Copy out the rows below word for word, starting with their first line and stopping after the line that contains "2.04 meters".

· · · · · · ·

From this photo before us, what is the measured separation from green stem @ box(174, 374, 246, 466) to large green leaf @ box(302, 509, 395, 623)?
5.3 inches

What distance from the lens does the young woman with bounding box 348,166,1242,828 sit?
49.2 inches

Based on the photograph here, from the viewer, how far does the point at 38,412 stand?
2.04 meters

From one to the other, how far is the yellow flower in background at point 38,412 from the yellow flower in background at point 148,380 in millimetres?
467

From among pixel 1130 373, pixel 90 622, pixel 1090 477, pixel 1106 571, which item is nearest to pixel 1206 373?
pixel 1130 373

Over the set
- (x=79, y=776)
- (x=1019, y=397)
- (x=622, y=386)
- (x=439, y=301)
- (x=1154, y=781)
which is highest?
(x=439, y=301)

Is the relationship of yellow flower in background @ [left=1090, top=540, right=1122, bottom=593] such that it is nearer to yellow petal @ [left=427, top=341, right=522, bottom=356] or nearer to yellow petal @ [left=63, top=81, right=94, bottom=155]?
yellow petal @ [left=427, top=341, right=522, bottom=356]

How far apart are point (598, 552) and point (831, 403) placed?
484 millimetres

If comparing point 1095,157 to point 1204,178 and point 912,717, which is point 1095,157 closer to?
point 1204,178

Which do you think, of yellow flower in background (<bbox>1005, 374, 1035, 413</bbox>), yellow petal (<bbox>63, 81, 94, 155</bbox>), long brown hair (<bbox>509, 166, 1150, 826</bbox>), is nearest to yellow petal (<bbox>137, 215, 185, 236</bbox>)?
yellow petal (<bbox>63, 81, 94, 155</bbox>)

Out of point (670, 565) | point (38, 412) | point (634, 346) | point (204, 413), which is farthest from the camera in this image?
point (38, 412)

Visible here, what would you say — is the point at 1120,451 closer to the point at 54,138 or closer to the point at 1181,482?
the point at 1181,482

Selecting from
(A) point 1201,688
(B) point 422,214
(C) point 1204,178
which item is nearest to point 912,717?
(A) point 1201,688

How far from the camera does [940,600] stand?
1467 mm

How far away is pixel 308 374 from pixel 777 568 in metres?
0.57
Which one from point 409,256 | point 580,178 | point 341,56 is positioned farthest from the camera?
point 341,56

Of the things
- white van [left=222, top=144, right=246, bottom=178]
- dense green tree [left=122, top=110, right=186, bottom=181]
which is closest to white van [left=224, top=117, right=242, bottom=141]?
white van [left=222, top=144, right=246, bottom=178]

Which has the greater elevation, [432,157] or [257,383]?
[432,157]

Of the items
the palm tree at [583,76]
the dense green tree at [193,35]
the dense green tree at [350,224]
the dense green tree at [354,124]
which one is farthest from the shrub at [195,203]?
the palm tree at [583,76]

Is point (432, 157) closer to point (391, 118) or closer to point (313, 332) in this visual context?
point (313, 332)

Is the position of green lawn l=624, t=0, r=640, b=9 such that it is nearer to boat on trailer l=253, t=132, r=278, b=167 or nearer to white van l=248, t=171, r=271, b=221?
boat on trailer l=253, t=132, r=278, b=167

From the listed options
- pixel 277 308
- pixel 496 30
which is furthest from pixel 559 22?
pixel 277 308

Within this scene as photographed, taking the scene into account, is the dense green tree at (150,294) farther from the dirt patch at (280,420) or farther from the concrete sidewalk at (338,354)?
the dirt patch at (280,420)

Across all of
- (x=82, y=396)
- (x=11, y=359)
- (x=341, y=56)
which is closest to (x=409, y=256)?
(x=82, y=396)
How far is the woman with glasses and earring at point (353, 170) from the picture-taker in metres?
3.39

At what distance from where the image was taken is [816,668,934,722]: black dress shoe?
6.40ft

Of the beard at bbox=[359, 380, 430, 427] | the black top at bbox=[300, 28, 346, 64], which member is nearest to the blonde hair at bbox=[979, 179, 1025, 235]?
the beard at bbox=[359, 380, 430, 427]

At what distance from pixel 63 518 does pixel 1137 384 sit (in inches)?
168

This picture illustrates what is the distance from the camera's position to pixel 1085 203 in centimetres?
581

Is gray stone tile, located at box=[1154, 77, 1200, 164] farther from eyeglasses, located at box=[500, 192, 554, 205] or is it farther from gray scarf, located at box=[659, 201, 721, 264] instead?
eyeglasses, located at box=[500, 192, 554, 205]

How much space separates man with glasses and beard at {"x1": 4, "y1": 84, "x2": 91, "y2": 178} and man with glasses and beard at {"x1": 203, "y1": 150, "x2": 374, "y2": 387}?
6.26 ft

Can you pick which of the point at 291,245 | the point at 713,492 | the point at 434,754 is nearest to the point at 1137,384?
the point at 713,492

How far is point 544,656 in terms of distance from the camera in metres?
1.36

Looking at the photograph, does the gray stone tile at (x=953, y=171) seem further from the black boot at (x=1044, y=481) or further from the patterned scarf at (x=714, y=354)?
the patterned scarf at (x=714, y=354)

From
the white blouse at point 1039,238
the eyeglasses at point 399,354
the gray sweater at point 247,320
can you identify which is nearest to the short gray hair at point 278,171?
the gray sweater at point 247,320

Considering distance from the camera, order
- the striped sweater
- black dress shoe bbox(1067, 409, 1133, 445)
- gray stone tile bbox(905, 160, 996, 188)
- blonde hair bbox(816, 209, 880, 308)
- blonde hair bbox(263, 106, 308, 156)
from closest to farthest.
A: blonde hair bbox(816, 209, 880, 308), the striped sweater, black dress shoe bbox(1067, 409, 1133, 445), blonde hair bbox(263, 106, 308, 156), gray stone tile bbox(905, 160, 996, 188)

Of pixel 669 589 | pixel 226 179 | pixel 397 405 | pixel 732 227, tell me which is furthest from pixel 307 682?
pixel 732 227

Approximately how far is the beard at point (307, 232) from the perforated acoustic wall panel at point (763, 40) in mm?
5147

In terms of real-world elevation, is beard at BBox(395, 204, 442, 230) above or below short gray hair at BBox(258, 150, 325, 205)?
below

· · · · · · ·

**RESULT:**
From this photo before us, what is the measured separation from green stem @ box(174, 374, 246, 466) to large green leaf @ box(302, 509, 395, 623)?
5.3 inches

What distance from the lens does the young woman with bounding box 348,166,1242,828 sit?
49.2 inches

Based on the photograph here, from the viewer, how far does the point at 38,412 stand?
2.04 meters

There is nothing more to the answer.